▸ Exercise prompt: Carry on the forum thread about Blender and 3D modeling software, picking up right after its last post.

▸ Article:
····················
FourMadMen: what software do you use for your models?


----------



## Four Mad Men (Jan 26, 2004)

Thanks all. I'll be finalizing the landing pad design and then I guess I'm done except for some better lighting and maybe a few renders planet side.


----------



## Four Mad Men (Jan 26, 2004)

uss_columbia said:


> FourMadMen: what software do you use for your models?


I use a very nice (and free) package called Blender (www.blender.org). Big things coming for Blender by the end of the year and that's after the past several releases this year of big things. Can't wait 'til Christmas! But I guess I have to so I guess I will.


----------



## uss_columbia (Jul 15, 2003)

^ Sweet! The only thing that's been keeping me from getting into 3d modeling was the price of the software. I love free (as in lunch as well as speech)!
(Now the only thing keeping me from it will be that I have so little free time. Not to mention a very long list of physical models to build.)
····················
Lines of data:
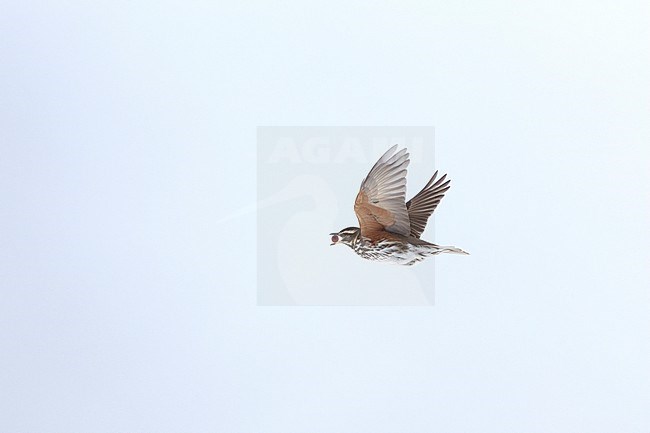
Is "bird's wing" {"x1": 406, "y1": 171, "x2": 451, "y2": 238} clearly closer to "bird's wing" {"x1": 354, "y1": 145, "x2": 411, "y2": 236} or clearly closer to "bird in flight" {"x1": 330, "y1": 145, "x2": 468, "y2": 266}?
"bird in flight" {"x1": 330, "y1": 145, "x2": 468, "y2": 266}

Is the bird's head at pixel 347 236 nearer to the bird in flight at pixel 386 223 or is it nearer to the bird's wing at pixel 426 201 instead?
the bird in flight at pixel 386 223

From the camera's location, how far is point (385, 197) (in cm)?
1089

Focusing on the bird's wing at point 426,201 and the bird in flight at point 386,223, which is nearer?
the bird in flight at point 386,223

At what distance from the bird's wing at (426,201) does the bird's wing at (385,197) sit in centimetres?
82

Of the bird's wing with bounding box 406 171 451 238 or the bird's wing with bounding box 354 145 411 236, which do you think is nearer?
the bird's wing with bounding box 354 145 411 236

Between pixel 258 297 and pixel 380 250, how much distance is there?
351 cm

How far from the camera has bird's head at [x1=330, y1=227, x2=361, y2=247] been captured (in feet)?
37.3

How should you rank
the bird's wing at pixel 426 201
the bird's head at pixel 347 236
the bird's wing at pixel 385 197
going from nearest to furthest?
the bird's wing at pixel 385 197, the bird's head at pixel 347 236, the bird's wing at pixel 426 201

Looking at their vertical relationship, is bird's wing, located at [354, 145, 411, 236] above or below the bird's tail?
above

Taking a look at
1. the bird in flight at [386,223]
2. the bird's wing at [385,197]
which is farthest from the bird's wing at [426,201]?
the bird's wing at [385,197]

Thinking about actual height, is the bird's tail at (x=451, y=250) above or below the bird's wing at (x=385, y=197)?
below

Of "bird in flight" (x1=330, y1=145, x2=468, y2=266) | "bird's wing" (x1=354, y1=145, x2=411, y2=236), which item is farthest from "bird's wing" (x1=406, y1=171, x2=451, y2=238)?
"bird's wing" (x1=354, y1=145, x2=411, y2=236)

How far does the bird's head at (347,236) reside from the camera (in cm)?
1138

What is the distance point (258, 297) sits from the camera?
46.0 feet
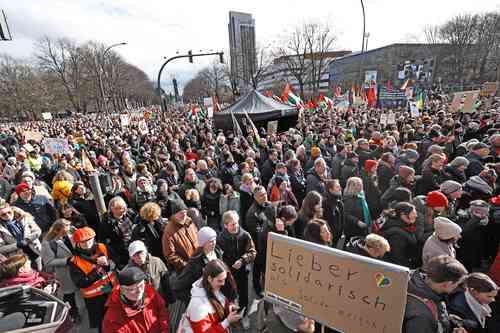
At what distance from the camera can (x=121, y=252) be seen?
····················
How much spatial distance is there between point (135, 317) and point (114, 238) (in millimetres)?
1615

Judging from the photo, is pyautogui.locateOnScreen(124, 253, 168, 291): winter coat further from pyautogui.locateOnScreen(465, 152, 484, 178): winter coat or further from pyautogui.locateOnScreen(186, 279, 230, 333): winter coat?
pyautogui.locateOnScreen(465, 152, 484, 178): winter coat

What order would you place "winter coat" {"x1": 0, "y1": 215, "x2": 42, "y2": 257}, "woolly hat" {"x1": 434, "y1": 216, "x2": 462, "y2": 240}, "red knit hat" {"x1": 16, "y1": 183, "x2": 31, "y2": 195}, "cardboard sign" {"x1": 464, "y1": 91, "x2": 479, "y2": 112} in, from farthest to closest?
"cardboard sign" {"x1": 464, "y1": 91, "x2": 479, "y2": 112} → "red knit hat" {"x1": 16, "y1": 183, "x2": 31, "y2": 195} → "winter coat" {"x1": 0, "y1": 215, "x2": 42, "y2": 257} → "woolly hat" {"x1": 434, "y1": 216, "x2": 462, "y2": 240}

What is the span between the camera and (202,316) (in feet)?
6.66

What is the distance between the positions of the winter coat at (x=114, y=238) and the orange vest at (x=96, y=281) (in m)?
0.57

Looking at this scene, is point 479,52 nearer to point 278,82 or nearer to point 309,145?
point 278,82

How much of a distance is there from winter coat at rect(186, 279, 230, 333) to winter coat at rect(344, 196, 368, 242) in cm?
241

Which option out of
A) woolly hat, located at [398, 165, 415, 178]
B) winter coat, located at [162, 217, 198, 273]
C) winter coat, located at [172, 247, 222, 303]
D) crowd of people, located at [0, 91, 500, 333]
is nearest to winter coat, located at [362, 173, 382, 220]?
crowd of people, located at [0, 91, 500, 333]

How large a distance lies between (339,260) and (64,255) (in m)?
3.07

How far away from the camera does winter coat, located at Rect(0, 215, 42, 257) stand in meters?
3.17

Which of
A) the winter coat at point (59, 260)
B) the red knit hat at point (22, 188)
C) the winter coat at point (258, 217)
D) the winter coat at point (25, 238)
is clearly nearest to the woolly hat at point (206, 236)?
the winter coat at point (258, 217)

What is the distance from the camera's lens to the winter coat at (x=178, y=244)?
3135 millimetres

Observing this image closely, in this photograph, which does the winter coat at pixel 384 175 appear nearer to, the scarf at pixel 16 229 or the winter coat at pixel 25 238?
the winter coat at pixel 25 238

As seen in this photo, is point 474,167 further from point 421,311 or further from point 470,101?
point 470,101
····················
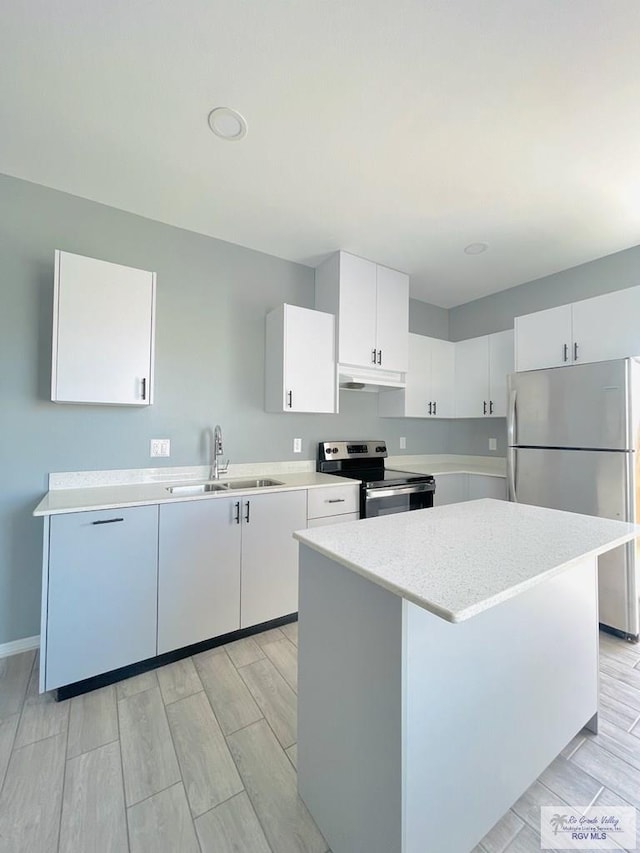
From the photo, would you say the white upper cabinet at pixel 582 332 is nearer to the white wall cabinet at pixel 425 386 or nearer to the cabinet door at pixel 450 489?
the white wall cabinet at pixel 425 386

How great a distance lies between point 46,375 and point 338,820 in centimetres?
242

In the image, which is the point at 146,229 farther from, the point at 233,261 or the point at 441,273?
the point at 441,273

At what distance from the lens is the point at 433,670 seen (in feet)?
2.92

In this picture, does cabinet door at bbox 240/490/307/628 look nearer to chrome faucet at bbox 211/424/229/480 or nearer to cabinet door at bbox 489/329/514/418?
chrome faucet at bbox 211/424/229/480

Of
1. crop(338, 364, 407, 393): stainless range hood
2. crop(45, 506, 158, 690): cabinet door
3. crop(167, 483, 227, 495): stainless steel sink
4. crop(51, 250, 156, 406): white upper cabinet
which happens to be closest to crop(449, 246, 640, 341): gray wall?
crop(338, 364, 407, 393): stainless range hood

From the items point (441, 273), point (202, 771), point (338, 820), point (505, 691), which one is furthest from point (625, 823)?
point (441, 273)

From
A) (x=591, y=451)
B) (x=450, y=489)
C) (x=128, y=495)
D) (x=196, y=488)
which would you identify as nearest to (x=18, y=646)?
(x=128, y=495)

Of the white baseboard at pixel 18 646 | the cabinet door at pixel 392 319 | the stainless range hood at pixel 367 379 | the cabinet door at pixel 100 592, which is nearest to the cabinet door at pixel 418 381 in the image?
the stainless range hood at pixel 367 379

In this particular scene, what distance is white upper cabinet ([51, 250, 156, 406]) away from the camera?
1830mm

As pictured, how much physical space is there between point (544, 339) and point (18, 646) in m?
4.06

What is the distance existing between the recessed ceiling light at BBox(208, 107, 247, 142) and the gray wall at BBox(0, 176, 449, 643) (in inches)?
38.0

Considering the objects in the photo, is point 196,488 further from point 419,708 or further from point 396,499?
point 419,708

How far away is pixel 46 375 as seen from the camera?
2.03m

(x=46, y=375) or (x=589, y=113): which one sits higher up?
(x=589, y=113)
····················
▸ Reply:
----------



## Four Mad Men (Jan 26, 2004)

I usually trade sleep from Blendering. Works pretty well, catches up to me about every two weeks. I know, I'm a sick, sick, man. But if I weren't you wouldn't have the following update:

I'm tweaking the lighting and textures so which do you think looks better?

This









Or this


----------



## Four Mad Men (Jan 26, 2004)

And while your deciding on that, here's the start of the landing pads...


----------



## Four Mad Men (Jan 26, 2004)

That's it, calling it a night. Here it is so far...


----------



## Chuck_P.R. (Jun 8, 2003)

I noticed in Balance of Terror recently that the TOS E could travel at warp speed in reverse.

So... how about some circular, TNG blue lighted warp coils for the underside "core?"


----------



## Four Mad Men (Jan 26, 2004)

As a matter of fact they already have those. They are part of the inset "core" area. They don't yet glow like they should but they will eventually.

Not much of an update but here's an animation of the landing gear...


----------



## Barry Yoner (Mar 6, 1999)

My laptop isn't good enough to detect any real differences in the textures (although there is some difference I can see) of the ships further up nor can I run the animation.... I'll have to make use of a better compy before I can comment on any of that.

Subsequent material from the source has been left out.